Приехал я в Москву в августе 1905 года вместе с товарищем по гимназии Костей Маршевым. Остановились мы в Настасьинском переулке на прежней моей квартире. Там хозяйка хотя была и новая, кое-кто жил еще из старых, и встретили меня радушно. На медицинский факультет меня не приняли за его перегруженностью, а зачислили на какое-то отделение физико-математического факультета, мне предстояло хлопотать о переводе, что, по общему суждению, было безнадежно. Беда моя была в том, что я был Харьковского округа и хотя аттестат мой был хорош, тем не менее шансы мои, действительно, были малы. Однако на самом деле я лишний раз убедился, что нужно уметь хотеть, и что нет препятствий, которых нельзя было бы преодолеть. Через три недели я был переведен на медицинский факультет, не без труда, не без волнений, быть может, даже не без влияния личного от меня впечатления. Я до сих пор горжусь этой победою. Тогда же, счастливый, я уехал к А.М.Балашову на дачу и два дня бродил по осеннему чудесному лесу, собирая грибы.

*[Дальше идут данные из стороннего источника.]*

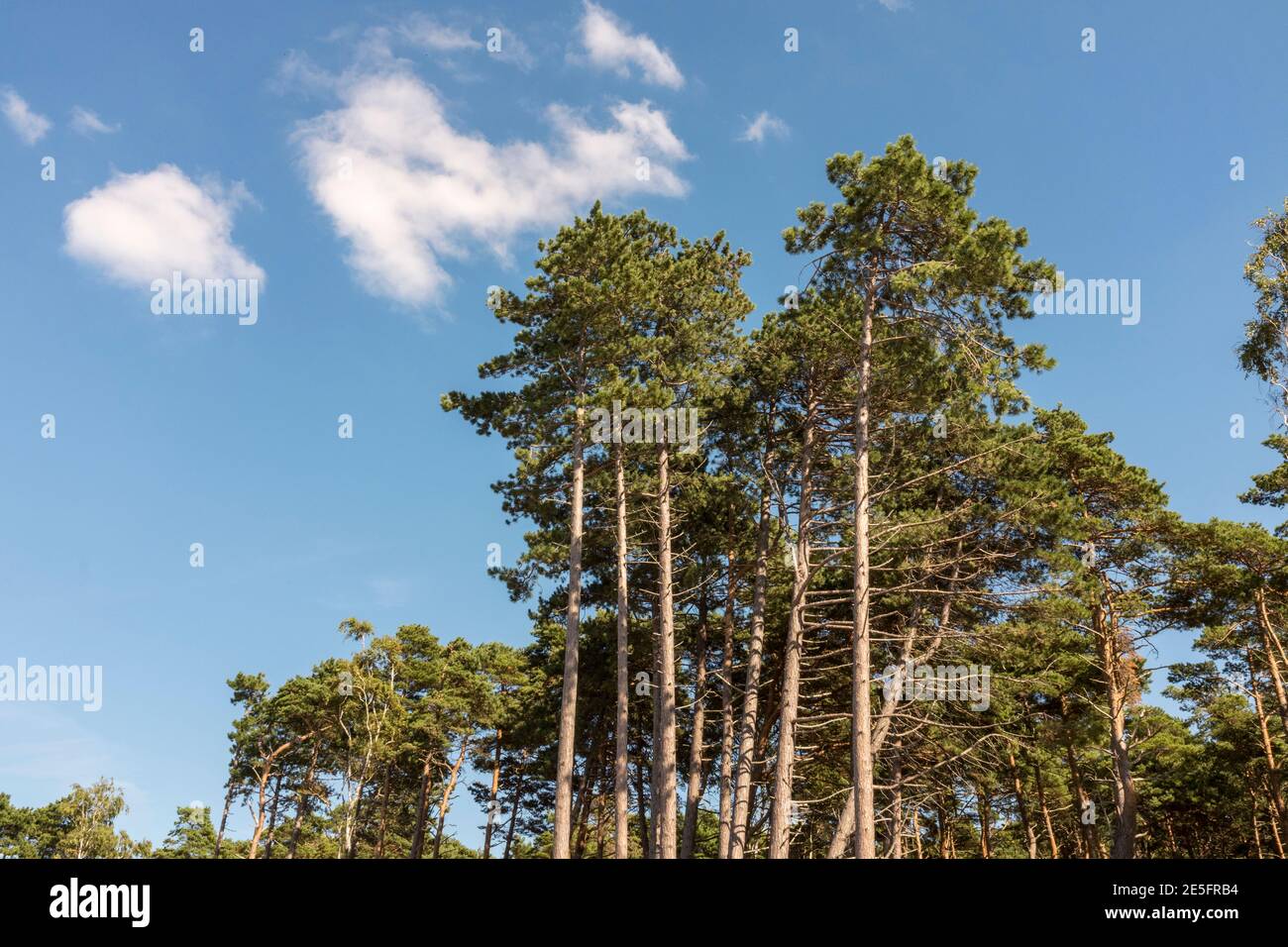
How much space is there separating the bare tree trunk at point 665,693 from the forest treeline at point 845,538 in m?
0.10

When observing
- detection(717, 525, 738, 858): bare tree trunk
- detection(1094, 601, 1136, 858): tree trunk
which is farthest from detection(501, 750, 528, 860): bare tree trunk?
detection(1094, 601, 1136, 858): tree trunk

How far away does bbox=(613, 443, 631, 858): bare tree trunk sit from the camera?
Answer: 688 inches

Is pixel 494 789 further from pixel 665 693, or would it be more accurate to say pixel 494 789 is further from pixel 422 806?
pixel 665 693

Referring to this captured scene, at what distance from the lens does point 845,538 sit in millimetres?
19344

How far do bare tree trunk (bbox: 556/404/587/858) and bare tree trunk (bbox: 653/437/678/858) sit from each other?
200 cm

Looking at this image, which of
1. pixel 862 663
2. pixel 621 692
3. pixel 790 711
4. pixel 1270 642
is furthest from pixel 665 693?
pixel 1270 642

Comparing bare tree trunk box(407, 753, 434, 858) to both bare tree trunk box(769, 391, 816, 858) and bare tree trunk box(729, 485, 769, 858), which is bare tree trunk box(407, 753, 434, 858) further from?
bare tree trunk box(769, 391, 816, 858)

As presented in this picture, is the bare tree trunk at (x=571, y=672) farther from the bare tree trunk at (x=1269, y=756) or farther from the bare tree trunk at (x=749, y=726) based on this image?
Result: the bare tree trunk at (x=1269, y=756)

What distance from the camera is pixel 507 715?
34.0 m

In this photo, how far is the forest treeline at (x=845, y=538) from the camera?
46.3ft

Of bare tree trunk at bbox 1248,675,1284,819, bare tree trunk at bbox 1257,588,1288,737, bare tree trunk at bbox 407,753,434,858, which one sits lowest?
bare tree trunk at bbox 407,753,434,858
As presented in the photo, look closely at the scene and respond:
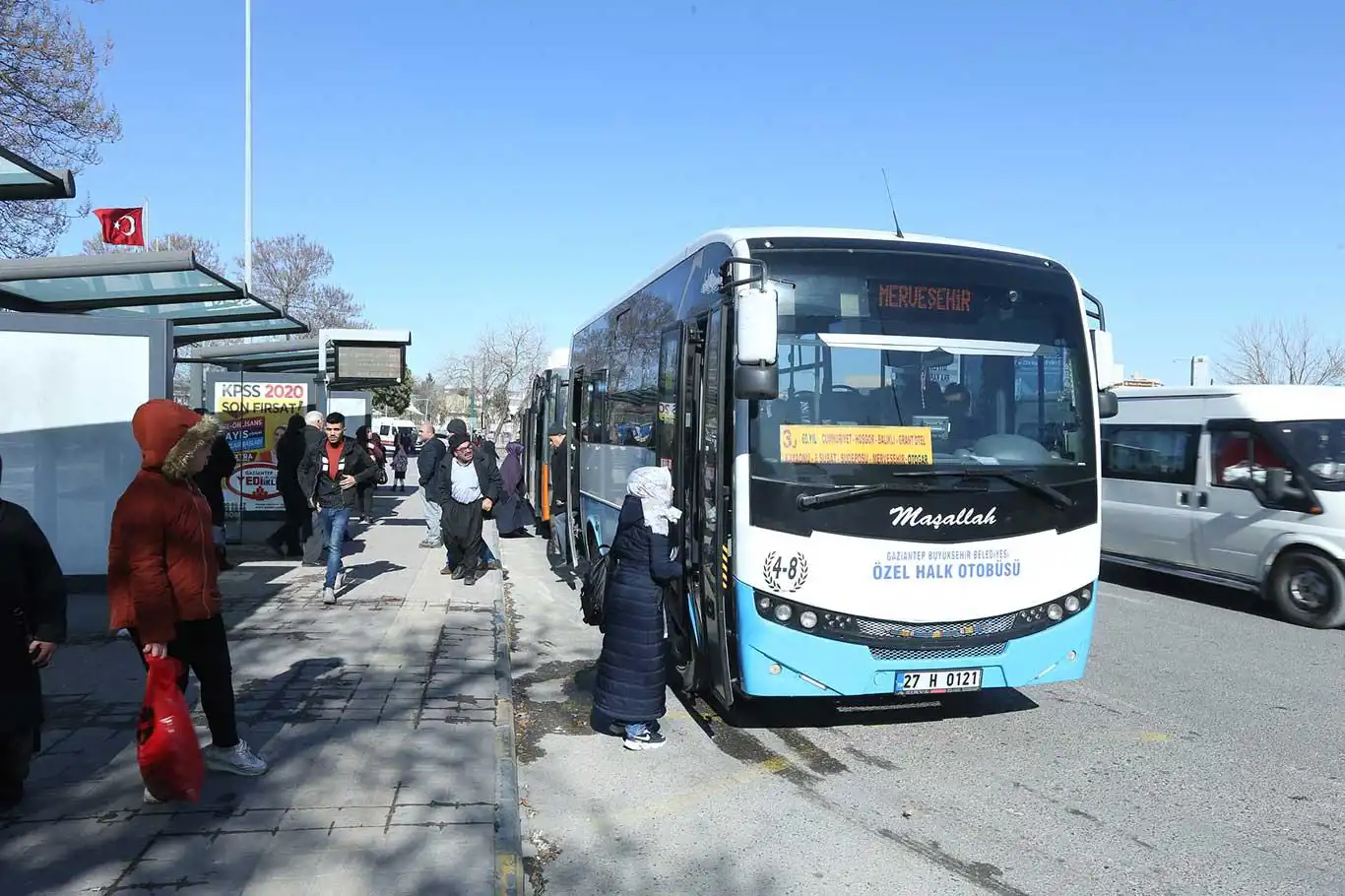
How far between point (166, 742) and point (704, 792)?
8.86 feet

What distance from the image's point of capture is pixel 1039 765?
19.0 ft

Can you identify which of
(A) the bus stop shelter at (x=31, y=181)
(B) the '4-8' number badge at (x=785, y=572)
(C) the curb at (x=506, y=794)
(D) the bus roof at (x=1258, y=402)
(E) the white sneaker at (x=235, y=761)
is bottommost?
(C) the curb at (x=506, y=794)

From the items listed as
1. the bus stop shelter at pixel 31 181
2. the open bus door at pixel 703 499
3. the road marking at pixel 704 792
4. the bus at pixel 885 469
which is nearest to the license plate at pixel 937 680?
the bus at pixel 885 469

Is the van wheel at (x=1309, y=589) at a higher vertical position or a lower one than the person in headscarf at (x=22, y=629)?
lower

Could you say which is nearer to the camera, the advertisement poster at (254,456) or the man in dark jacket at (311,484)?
the man in dark jacket at (311,484)

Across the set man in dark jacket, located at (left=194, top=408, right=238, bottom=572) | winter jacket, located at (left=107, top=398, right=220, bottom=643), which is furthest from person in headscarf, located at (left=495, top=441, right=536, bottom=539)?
winter jacket, located at (left=107, top=398, right=220, bottom=643)

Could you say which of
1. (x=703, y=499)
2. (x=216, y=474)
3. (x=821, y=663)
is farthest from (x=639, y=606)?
(x=216, y=474)

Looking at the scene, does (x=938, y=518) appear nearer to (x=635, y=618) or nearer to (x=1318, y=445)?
(x=635, y=618)

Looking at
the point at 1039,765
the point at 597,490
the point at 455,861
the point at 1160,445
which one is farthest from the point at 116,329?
the point at 1160,445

А занятия в университете хотя официально и начались, но не шли. Политическая атмосфера была накалена. Все предвещало великую бурю. Семнадцатого октября на Театральной площади, тогда немощеной и пустой, проректор университета А.А.Мануйлов, грузный, большой и одноглазый, с трудом поднятый на бочку, возвещал о «конституции» и «созыве Государственной Думы», а спустя несколько дней состоялись грандиозные похороны первого выборного ректора университета, князя Сергея Николаевича Трубецкого. С раннего утра к приходу петербургского поезда собралась громадная толпа к вокзалу; провожала прах до университетской церкви; ожидала на улице окончания церковной службы, а затем направилась к Донскому кладбищу, где уже при факелах опускали гроб в могилу и произносили речи. Много лет спустя мне пришлось встречаться и разговаривать с племянницей Сергея Николаевича — графиней С.В.Олсуфьевой, и она сказала мне: «Для семьи Сергея Николаевича были полной неожиданности эти толпы народа и превращение его похорон в демонстрацию. Семье это было крайне тяжело и неприятно». А мне, участнику похорон, пришлось слышать тогда передаваемое из уст в уста: «Семья покойного просит кроме "Вечной памяти" ничего не петь». Было ли у толпы, провожавшей Трубецкого, какое-нибудь представление о нем, как о философе и общественном деятеле? Конечно, ни малейшего. На сто тысяч человек, шедших за его гробом, читали его философские статьи, ну, сколько — 10–15 человек.